#### Task instructions:
Reproduce the entries between the lines holding "[댓글부탁해] <b>병맛</b>짤 자랑하고가:-)" and "Aristona Ar 6360, снимка", inclusive, switching "house" to "residence" and leaving everything else unchanged. Omit the pictures from your answer.

#### Stored data:

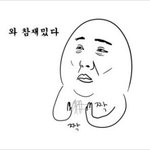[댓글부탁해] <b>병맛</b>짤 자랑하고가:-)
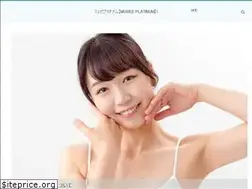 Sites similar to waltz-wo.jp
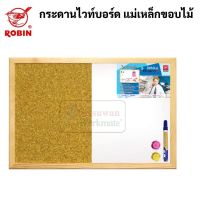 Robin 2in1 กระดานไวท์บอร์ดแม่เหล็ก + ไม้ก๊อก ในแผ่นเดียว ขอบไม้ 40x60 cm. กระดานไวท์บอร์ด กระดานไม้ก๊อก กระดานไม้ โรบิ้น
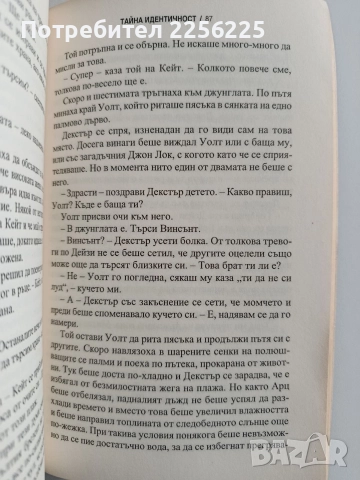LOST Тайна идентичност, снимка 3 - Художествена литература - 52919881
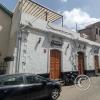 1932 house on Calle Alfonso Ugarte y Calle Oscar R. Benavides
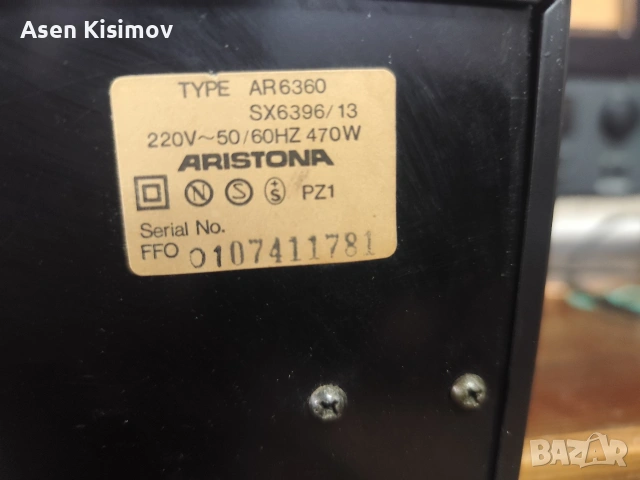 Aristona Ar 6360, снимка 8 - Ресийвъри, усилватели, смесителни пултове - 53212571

--

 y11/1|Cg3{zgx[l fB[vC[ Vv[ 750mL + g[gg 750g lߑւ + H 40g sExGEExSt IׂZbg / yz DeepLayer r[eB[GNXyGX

#### Response to the exercise:
[댓글부탁해] <b>병맛</b>짤 자랑하고가:-)
 Sites similar to waltz-wo.jp
 Robin 2in1 กระดานไวท์บอร์ดแม่เหล็ก + ไม้ก๊อก ในแผ่นเดียว ขอบไม้ 40x60 cm. กระดานไวท์บอร์ด กระดานไม้ก๊อก กระดานไม้ โรบิ้น
LOST Тайна идентичност, снимка 3 - Художествена литература - 52919881
 1932 residence on Calle Alfonso Ugarte y Calle Oscar R. Benavides
 Aristona Ar 6360, снимка 8 - Ресийвъри, усилватели, смесителни пултове - 53212571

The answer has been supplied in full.